● **Data lines**
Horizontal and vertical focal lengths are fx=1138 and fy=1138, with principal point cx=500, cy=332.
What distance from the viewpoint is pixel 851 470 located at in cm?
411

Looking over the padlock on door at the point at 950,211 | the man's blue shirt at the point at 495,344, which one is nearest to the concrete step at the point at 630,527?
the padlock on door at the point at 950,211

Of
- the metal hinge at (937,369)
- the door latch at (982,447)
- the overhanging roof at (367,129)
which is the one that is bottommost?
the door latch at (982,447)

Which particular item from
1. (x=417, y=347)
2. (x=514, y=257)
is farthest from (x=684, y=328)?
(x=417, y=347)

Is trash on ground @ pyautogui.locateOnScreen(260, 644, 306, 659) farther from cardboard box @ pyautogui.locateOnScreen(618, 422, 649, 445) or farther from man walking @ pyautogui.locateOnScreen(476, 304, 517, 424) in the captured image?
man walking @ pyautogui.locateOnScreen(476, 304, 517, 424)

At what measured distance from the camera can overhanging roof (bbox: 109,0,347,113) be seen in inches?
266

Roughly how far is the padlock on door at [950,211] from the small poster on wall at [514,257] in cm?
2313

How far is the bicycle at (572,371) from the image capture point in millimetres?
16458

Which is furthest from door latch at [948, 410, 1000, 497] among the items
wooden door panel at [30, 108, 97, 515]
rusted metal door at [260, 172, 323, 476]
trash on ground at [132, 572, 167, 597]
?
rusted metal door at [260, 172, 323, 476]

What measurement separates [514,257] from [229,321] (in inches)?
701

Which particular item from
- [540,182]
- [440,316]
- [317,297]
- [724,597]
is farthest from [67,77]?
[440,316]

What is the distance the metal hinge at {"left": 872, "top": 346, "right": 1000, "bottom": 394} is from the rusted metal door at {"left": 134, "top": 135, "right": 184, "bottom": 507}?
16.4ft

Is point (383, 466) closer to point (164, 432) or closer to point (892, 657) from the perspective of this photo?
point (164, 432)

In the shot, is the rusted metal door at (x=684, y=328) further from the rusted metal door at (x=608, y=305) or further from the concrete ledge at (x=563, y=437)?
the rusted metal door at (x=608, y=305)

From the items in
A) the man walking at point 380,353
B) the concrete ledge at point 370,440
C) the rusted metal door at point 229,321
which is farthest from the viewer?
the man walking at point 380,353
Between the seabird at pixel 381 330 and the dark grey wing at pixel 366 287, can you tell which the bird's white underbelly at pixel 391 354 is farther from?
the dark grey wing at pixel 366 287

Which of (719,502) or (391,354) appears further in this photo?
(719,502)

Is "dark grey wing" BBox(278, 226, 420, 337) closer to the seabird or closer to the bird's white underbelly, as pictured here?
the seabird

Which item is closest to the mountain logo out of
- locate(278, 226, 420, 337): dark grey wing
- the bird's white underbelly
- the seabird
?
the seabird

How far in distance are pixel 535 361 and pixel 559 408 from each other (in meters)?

● **Required work**
Reproduce exactly the lines from the one with "At what measured" through the end of the entries above, both ends included.

● **Exercise response**
At what measured distance from the camera can overhanging roof (bbox: 109,0,347,113) be seen in inches?
266

Roughly how far is the padlock on door at [950,211] from the small poster on wall at [514,257] in cm?
2313

How far is the bicycle at (572,371) from the image capture point in millimetres?
16458

Which is furthest from door latch at [948, 410, 1000, 497] among the items
wooden door panel at [30, 108, 97, 515]
rusted metal door at [260, 172, 323, 476]
trash on ground at [132, 572, 167, 597]
?
rusted metal door at [260, 172, 323, 476]

What measurement separates [514,257] from [229,321] (in inches)?
701

Which particular item from
- [540,182]
- [440,316]
- [317,297]
- [724,597]
is farthest from [67,77]?
[440,316]

What is the distance the metal hinge at {"left": 872, "top": 346, "right": 1000, "bottom": 394} is from the rusted metal door at {"left": 134, "top": 135, "right": 184, "bottom": 507}?
16.4ft

Is point (383, 466) closer to point (164, 432) or closer to point (892, 657) from the perspective of this photo?
point (164, 432)

In the shot, is the rusted metal door at (x=684, y=328) further from the rusted metal door at (x=608, y=305) or further from the concrete ledge at (x=563, y=437)?
the rusted metal door at (x=608, y=305)

From the items in
A) the man walking at point 380,353
B) the concrete ledge at point 370,440
C) the rusted metal door at point 229,321
which is farthest from the viewer?
the man walking at point 380,353
Between the seabird at pixel 381 330 and the dark grey wing at pixel 366 287, can you tell which the bird's white underbelly at pixel 391 354 is farther from?
the dark grey wing at pixel 366 287

Which of (719,502) or (391,354) appears further in this photo?
(719,502)

Is "dark grey wing" BBox(278, 226, 420, 337) closer to the seabird or closer to the bird's white underbelly, as pictured here?
the seabird

Which item is closest to the mountain logo out of
- locate(278, 226, 420, 337): dark grey wing
- the bird's white underbelly
- the seabird
?
the seabird

How far in distance are pixel 535 361 and pixel 559 408 from each other (in meters)?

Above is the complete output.